In my last post I described the process of converting FreeBMD search results into usable data. This allowed me to infer family relationships programmatically, using the surnames of spouse and mother as a key link.
I’ve now taken a step back from this, and re-cast the source FreeBMD data as records of events, rather than people. Which is fair enough – that’s what they are. I’m now looking to infer the identity of individuals automatically from this data.
Aligning death and birth information
My initial thought on personal identity was that if you could record the date and place of birth and death, together with a person’s name, then you would have enough information to be reasonably confident about their identity. Thus, if another person appears who has all these five properties in common, then we are actually describing the same person.

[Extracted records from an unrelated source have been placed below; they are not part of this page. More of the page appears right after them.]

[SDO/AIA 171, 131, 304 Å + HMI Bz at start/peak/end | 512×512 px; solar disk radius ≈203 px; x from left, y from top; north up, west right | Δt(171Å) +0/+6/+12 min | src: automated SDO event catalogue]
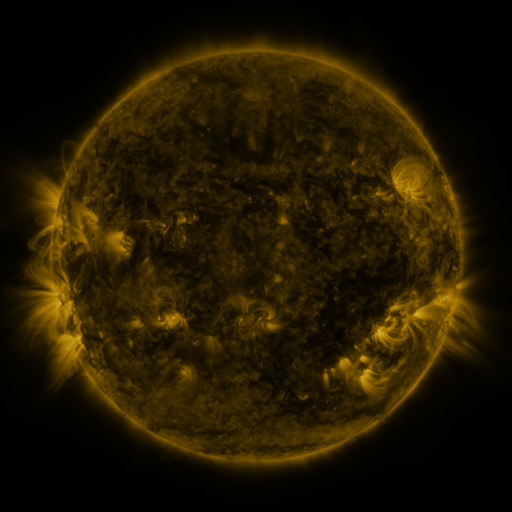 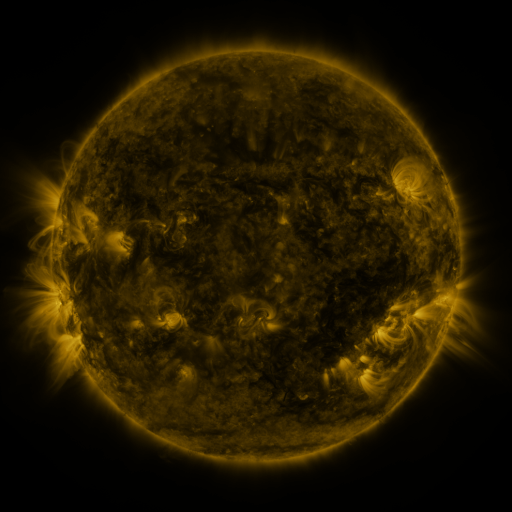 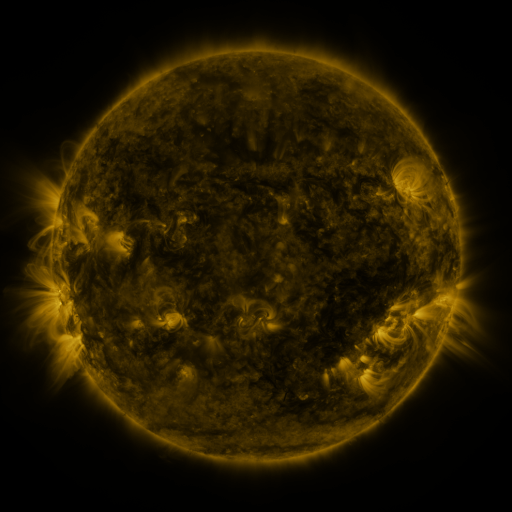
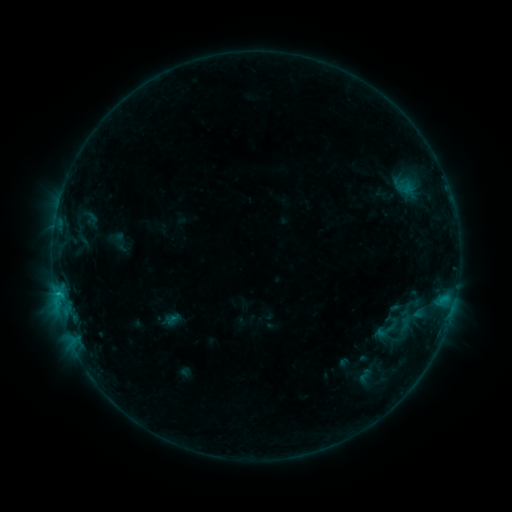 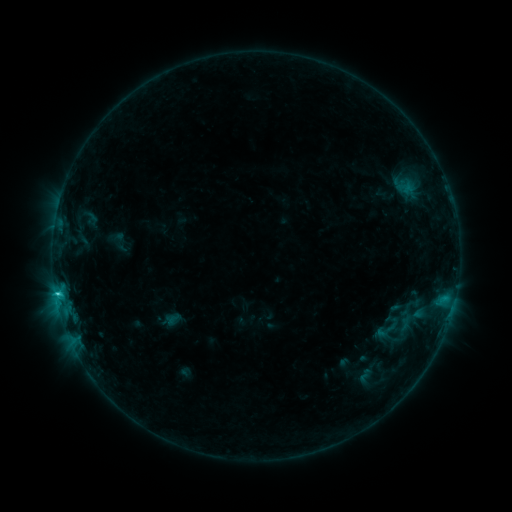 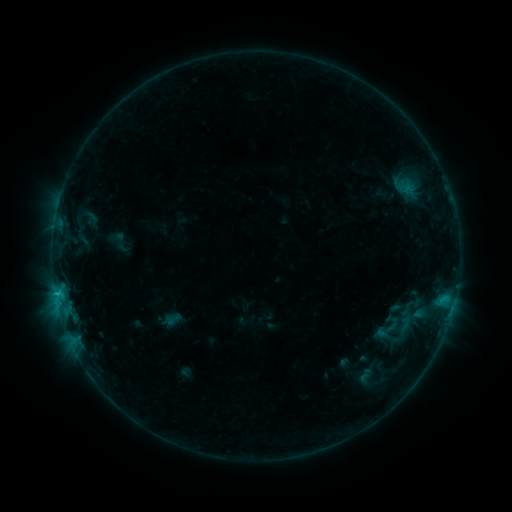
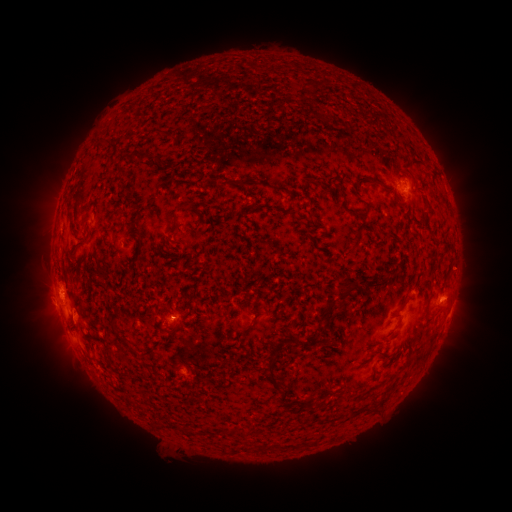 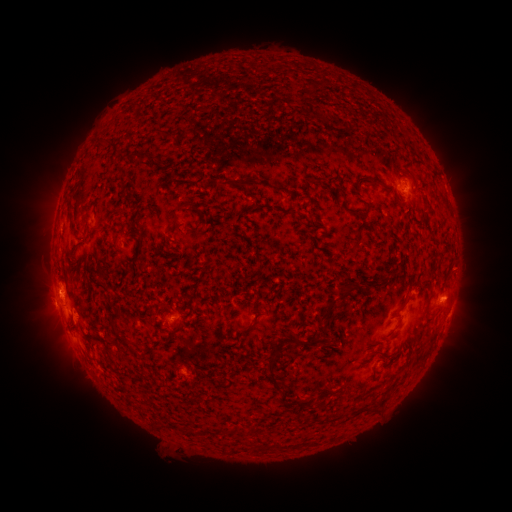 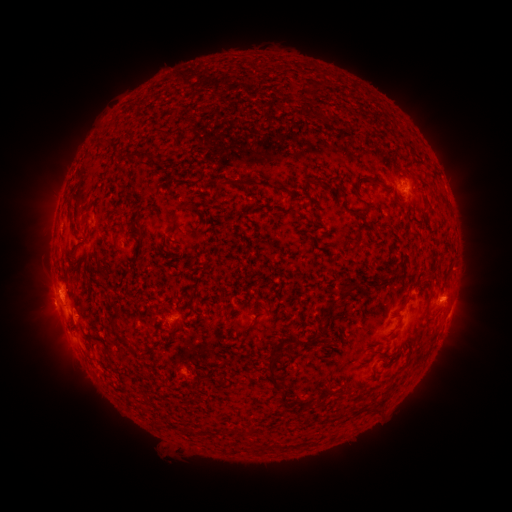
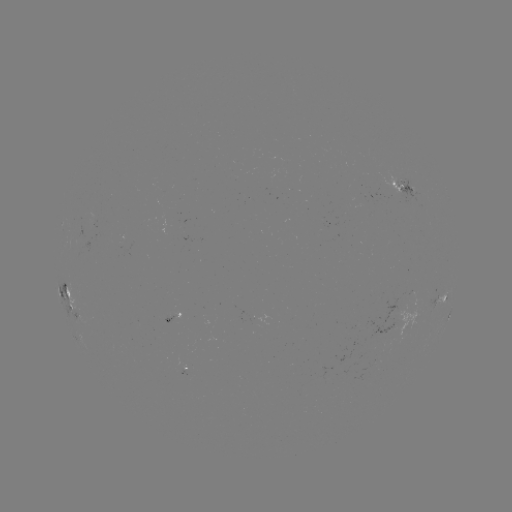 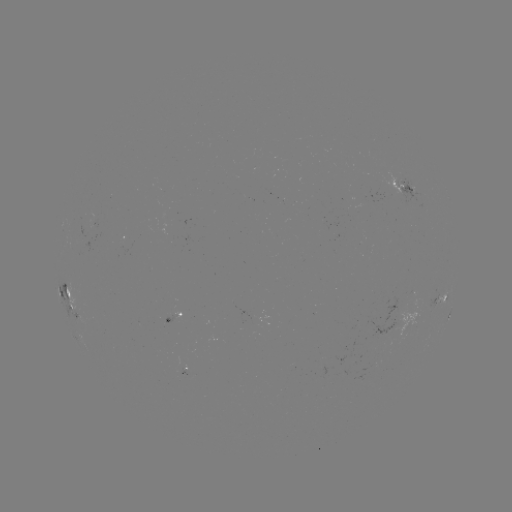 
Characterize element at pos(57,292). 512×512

So my first attempt to infer identity directly from FreeBMD data involves taking death events, and doing a lookup to see if there is a corresponding birth event. Where age at death is recorded (from 1911 onwards) this can be quite a precise operation. However, even then it is possible to end up with more than one “candidate” birth event. If the place of birth and death are the same, this increases the likelihood that the two events relate to the same individual (though even a “perfect match” doesn’t imply certainty about this). Where age at death isn’t recorded, all you can do is to note birth events which happened prior to the death event as being low-likelihood candidates.
Having removed duplicate entries from my Light and Kerridge events, I have a file of 32,228 BMD events. Of these, 9,136 are death events. An attempt to match each of these to a corresponding birth event had the following outcomes:
- 4,428 had some sort of match to birth events
- of these, 1,387 had a high-probability match on both age and place of birth/death
- 1,558 matched on age at death but not on place of birth/death
- 595 birth events preceded the death event (age at death not specified) and matched on place
- the remaining 888 death events had a preceding birth event for a person with the same name, but no other factors to indicate they apply to the same individual
This means that more than 30% of the death events have at least one plausibly corresponding birth event. In fact, even the more likely matches may have one or more competing birth events, as this screenshot shows:
Here, two William Kerridges were born in the third quarter of 1871. One lived to 24, the other didn’t make it to his second birthday. The fact that there is a place match on both entries increases the likelihood that one didn’t move from Downham, and the other didn’t move from Ipswich.
Further work is required to get an understanding of the reasons why nearly 70% of death events don’t have any corresponding birth events. Of course, some will be births which happened prior to 1837, and so are not recorded in the FreeBMD data. Another possible factor would be variation in the recording of names, particularly forenames; my current approach assumes an exact match on name. Finally, there will be all the married women who finished their life with a different surname to the one they started it with.
The source data is imprecise both geographically and temporally. Each District covers a significant area, and the dates are recorded only as falling within a three-month span (and may in any case have actually happened prior to those dates). Therefore any matches will only be indicative, rather than “certain”. A better indication of the likelihood of a match could be obtained by checking the total number of births for people with the same name; less common names will clearly be more amenable to this approach.
Search functionality used
In order to carry out these identity matching experiments, I set up a number of indexes to my Modes data, including indexes on surname and given name(s). I also set up a CGI program which allowed me to retrieve XML resources via HTTP. Everything else was done within an XSLT transform, which started with a death event record, and used the XSLT document() function to grab all the events relating to people with the same name as an XML “node set”. All the date and place comparison was done by XSLT.
Thus, if FreeBMD were to provide an HTTP query service which allowed searching of BMD events on surname and/or given name, and which returned an XML response, it would be possible to carry out the sort of identity inference described above on the complete FreeBMD database. In fact, the current online search facility already supports many more search criteria than this; the key development would be to re-cast the existing search functionality so that it can be invoked by an HTTP request, and so that it will deliver a machine-processible response.